┌─ Kaynak Metin

Emsal Mahkeme Kararı Ankara Bölge Adliye Mahkemesi 20. Hukuk Dairesi 2023/922 E. 2023/658 K. 18.05.2023 T.

Görüntülediğiniz mahkeme kararı henüz kesinleşmemiştir. Yararlı olması amacıyla eklenmiştir.

T.C. ANKARA BÖLGE ADLİYE MAHKEMESİ 20. HUKUK DAİRESİ

T.C.
ANKARA
BÖLGE ADLİYE MAHKEMESİ
20.HUKUK DAİRESİ

ESAS NO : 2023/922
KARAR NO : 2023/658
T Ü R K M İ L L E T İ A D I N A
K A R A R

BAŞKAN : … …
ÜYE : … …
ÜYE : … …
KATİP : … …

İNCELENEN KARARIN
MAHKEMESİ : ANKARA 1. FİKRİ VE SINAÎ HAKLAR HUKUK
MAHKEMESİ
TARİHİ : 21/12/2021
NUMARASI : 2021/284 E. – 2021/457 K.

DAVACI
VEKİLİ :
DAVALI :
VEKİLLERİ :
DAVANIN KONUSU : Marka İle İlgili Kurum Kararının İptali, Marka Hükümsüzlüğü

Taraflar arasında görülen davada Ankara 1. Fikri ve Sınaî Haklar Hukuk Mahkemesince verilen 21/12/2021 tarih ve 2021/284 E. – 2021/457 K. sayılı kararın Dairemizce incelenmesi davalı … tarafından istenmiş ve istinaf dilekçesinin süresi içinde verildiği anlaşılmış olmakla, dosya içerisindeki dilekçe, layihalar, duruşma tutanakları ve tüm belgeler okunup, incelendikten sonra işin gereği görüşülüp, düşünüldü:

TARAFLARIN İDDİA VE SAVUNMALARININ ÖZETİ: Davacı vekili, davalının 2014/76014 sayılı “…+şekil” ibareli 16. sınıf emtiaları kapsayacak şekilde yaptığı marka tescil başvurusuna, müvekkilinin 2014/76277, 2000/05567 ve 86/108868 sayılı, “…+şekil”, “şekil” ve “şekil” ibareli markalarına dayalı olarak itirazda bulunduğunu, itirazlarının davalı YİDK.’nın 26.01.2016 tarih ve 2016-M-920 sayılı kararı ile haksız şekilde reddedildiğini ileri sürerek, YİDK.’nın anılan kararının iptalini, tescil edilmiş olması halinde diğer davalı markasının hükümsüzlüğüne karar verilmesini talep ve dava etmiştir.

└─
┌─ Sağlanan Veriler

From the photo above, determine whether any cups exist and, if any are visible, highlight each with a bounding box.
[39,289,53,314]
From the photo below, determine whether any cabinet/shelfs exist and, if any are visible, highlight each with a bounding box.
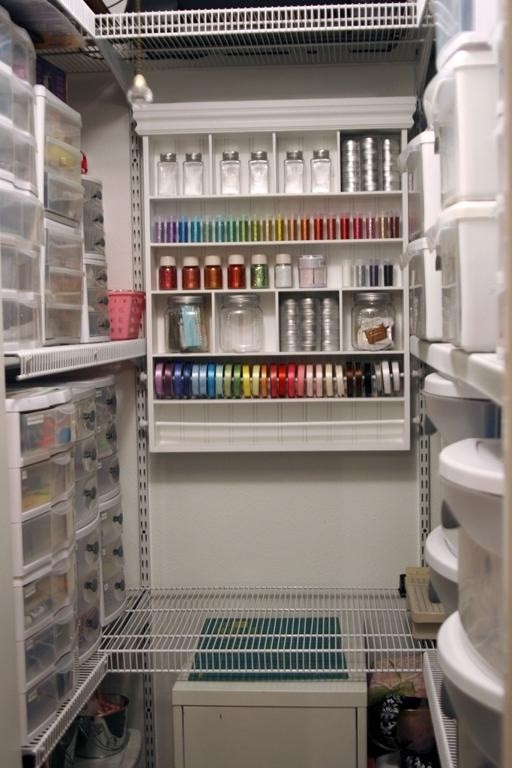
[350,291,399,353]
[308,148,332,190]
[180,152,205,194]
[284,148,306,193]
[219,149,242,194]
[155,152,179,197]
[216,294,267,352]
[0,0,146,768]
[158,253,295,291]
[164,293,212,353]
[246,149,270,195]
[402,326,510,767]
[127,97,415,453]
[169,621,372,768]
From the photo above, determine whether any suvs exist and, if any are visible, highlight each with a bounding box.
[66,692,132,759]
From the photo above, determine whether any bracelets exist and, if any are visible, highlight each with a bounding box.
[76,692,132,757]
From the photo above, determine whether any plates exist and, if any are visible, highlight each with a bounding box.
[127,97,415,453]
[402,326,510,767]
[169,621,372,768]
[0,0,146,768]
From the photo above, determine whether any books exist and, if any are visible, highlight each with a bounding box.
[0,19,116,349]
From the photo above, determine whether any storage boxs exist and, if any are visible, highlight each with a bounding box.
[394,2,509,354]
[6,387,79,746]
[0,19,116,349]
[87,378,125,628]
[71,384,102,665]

└─

- _Yapılacak Görevler_
• a. Kaynak metne göre, davacının itirazlarını reddeden YİDK kararı hangi tarihlidir?
• b. Kaynak metnin "Emsal Mahkeme Kararı" ifadesinden "olması amacıyla eklenmiştir." ifadesine kadar uzanan bölümünü aynen tekrar ediniz.

- _Çözümlü Yanıtlar_
• a. YİDK kararı 26.01.2016 tarihlidir.

• b.
Emsal Mahkeme Kararı Ankara Bölge Adliye Mahkemesi 20. Hukuk Dairesi 2023/922 E. 2023/658 K. 18.05.2023 T.

Görüntülediğiniz mahkeme kararı henüz kesinleşmemiştir. Yararlı olması amacıyla eklenmiştir.